### TEXTO SELECCIONADO
¿Qué tal te llevas con tus emociones?

A lo largo del día nuestro estado emocional varía. Podemos sentir enfado, tristeza, asco, alegría, sorpresa o miedo -que son las 6 emociones básicas-, y además, una gran variedad de sentimientos y estados de ánimo diferentes.

Las emociones forman parte de nosotros y no podemos negarlas o ignorarlas. Es como si tuvieran vida propia. Surgen de manera espontánea sin que podamos hacer nada por evitarlas. Otra cosa diferente son los sentimientos o estados de ánimo que pueden generar esas emociones. Y eso sí depende de nosotros.

¿Para qué sirven las emociones?

Cuando se rompe el equilibrio entre nosotros y el entorno en el que estamos surge una emoción. ¿Para qué? Para avisarnos de que está sucediendo algo que es importante para nosotros, para darnos información sobre lo que necesitamos en ese momento, y para invitarnos a pasar a la acción.

### DATOS SIN PROCESAR
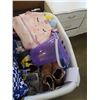 Image 4 : BASKET AND BOX OF BACKPACKS, SHOES, AND DISNEY COLLECTIBLES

### PROBLEMAS Y TAREAS
a: Enumera todas las emociones básicas que nombra el texto sobre las emociones.
b: Por favor, sigue escribiendo el texto sobre las emociones a partir de su última oración.
Los datos son un material aparte del texto sobre las emociones.

### RESPUESTAS DEL EJERCICIO
a: Enfado, tristeza, asco, alegría, sorpresa y miedo.

b:
Así, por ejemplo, el miedo nos avisa de que estamos en peligro, nos pone alerta, y nos invita a huir. El enfado nos dice que alguien se ha saltado nuestros límites y nos invita a defendernos. La tristeza surge como consecuencia de haber perdido algo o alguien -que es importante para nosotros-, y nos invita a retraernos…… Las emociones surgen de manera natural. No somos responsables de sentirlas, pero sí lo somos de permitir que nos gobiernen y dominen nuestra vida.

Las emociones son neutras. Y no hay emociones buenas ni malas. ¿Acaso es malo sentir enfado? NO. Otra cosa es lo que, en ese momento, decidamos hacer con ese enfado que ha surgido.

Emociones y sentimientos.

Una vez que ha aparecido la emoción, dependiendo de los pensamientos que asociemos a esa emoción, o de la historia que nos contemos acerca de lo que está sucediendo, nuestro estado de ánimo -o el sentimiento que experimentaremos- podrá ser diferente.

Por ejemplo, imagina que tu hijo adolescente llega a casa muy sonriente con un ramo de flores en la mano para ti. Y te dice: “toma mamá, te he comprado este regalo”. Tú te quedas a cuadros porque no es tu cumpleaños ni el día de la madre… y además es la primera vez que tu hijo hace algo así… pero le das un abrazo y se lo agradeces.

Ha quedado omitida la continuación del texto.